Isaac for Manipulation#

Isaac for Manipulation pick and place for a robot simulated in Isaac Sim

Isaac for Manipulation is a collection of GPU-accelerated packages for perception-driven manipulation, providing capabilities such as object detection, pose estimation, and time-optimal collision-free motion generation using cuMotion. These packages are distributed in individual repositories as part of Isaac ROS to maximize reuse and flexibility.

The Isaac Manipulator repository contains reference workflows that currently leverage the following Isaac packages:

Many deployments would also benefit from one or more of the following Isaac packages:

Reference Architecture#

The Isaac for Manipulation Reference Architecture explains the components used in Isaac for Manipulation at a high level.

Setup Guide#

Tutorials#

The tutorials detail options for implementing Isaac for Manipulation workflows with a specific example. You can develop similar things, but customized for your workflow.

Packages#

Application Notes and Limitations#

  • The reference workflows have been tested on Jetson AGX Thor with the following camera configurations:

    One or two RealSense D455 cameras

    Combinations of different depth cameras have not been tested.

  • The maximum number of cameras is constrained by both hardware limitations (specifically available USB 3 bandwidth or number of available GMSL ports) and by performance considerations. In particular, environment reconstruction using Nvblox has been tested with at most two cameras.

  • For workflows that involve object perception using RT-DETR, FoundationPose, or DOPE, only a single camera is used for that purpose.

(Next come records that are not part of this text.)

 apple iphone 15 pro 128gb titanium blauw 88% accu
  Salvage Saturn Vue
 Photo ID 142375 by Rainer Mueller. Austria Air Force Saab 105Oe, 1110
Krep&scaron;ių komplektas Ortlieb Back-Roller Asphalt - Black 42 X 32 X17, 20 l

A second camera may be used together with the first for environment reconstruction using Nvblox.

  • The overhead associated with object perception is lower for the Pick and Place workflow than it is for object following. This is because the perception models are run on demand (using an action call) for the former, while they’re run for every input frame for the latter. For object following, the input frame rate is limited by a Drop node to reduce overhead and avoid work wasted on stale detections.

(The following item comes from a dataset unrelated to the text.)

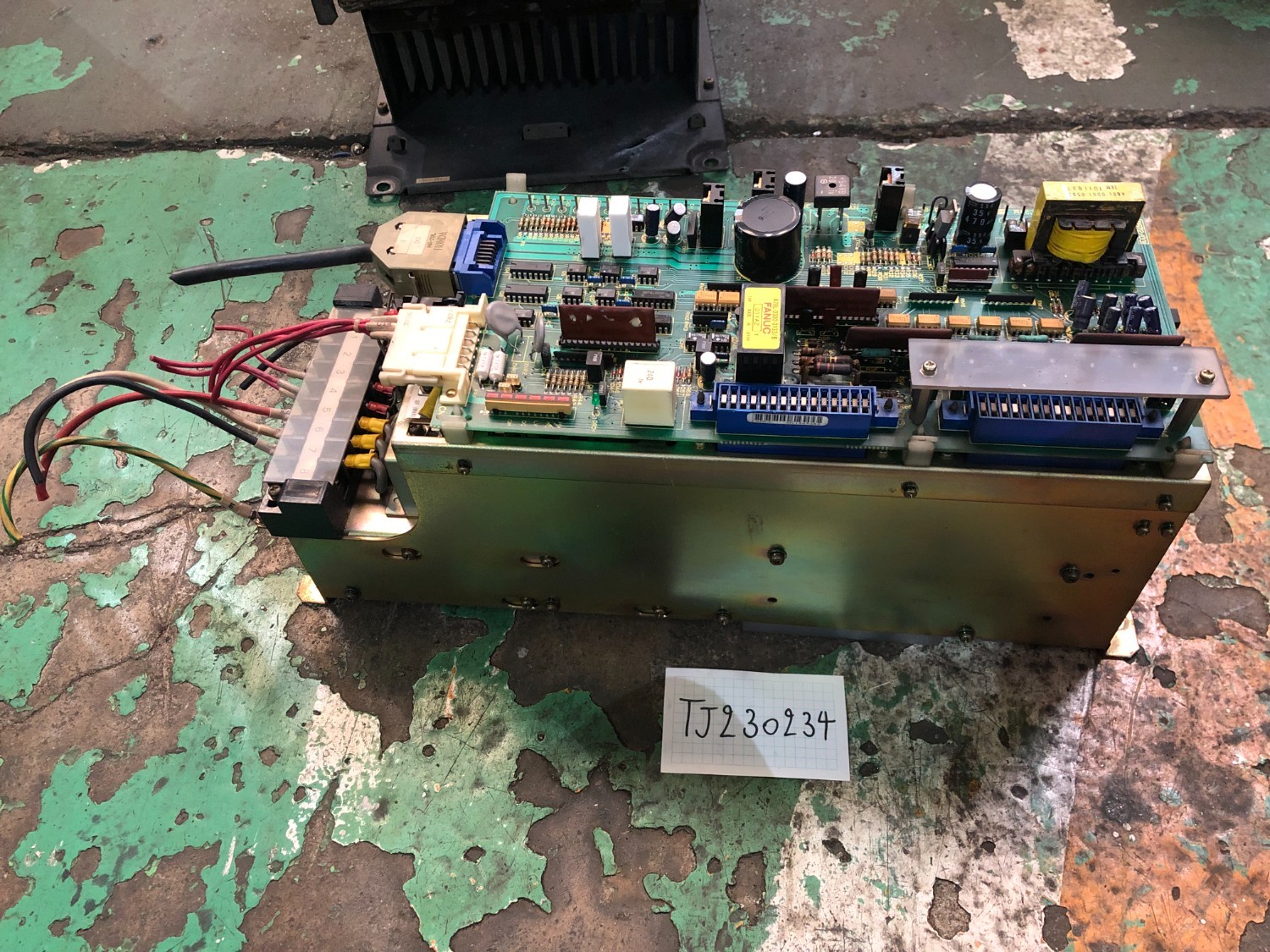 中古Other 【サーボアンプ】AO6B-6055-H005 ファナック/FANUC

  • As is common for cameras such as the RealSense D455, the computed depth may be inaccurate for shiny surfaces. If the robot itself is reflective, inaccurate depth may result in spurious points in the point cloud that are not filtered out by the cuMotion robot segmentation node, which operates in three dimensions. These spurious points would then manifest as occupied voxels in the 3D reconstruction computed by nvblox, possibly causing planning failures or less-than-optimal motion plans.

    It is recommended that the depth image returned by the camera be visually inspected to ensure accuracy. If necessary, repositioning the camera or adjusting lighting in the environment can often improve depth quality. Filtering of the depth image, for example by a combination of erosion and dilation, can help ensure that poor depth samples are filtered by robot segmentation, albeit with some risk that points corresponding to true obstacles are filtered as well. Use of multiple cameras can reduce the likelihood that a poor depth sample results in an incorrectly occupied voxel in the reconstruction produced by Nvblox.

  • Intel RealSense depth cameras may lose connection and cause errors unless connected to a USB 3 port with a high-quality USB cable, especially if the cable length exceeds one meter.

  • Use of multiple RealSense depth cameras may demand more power than the USB 3 ports on Jetson AGX Thor can reliably provide, leading to instability. If this occurs, consider using a powered USB hub meeting the USB 3.2 Gen 1+ standard (for example, StarTech model HB30A7AME).

  • For increased reliability in two-camera configurations, we recommend the custom mesh or cuboid approaches to object attachment to reduce system load and thus improve reliability.

  • The system may throttle due to over-current especially when running with multiple cameras and big neural network models. This reduces performance of the system and can lead to jitters in the robotics pipeline and non deterministic behavior. Refer to Hardware Setup for more details. We recommend using a lighter system load for your software or disabling the over-current throttle to operate at peak performance.

Release Notes#

Date

Changes

2025-10-20

Added multi object pick-and-place and gear assembly workflow. Launch file unification of workflows, usage of non blocking CUDA streams through the pipeline, multi camera support with DNN stereo depth. Various other optimizations.

2025-02-01

Initial release (pose to pose, object following and pick-and-place workflows).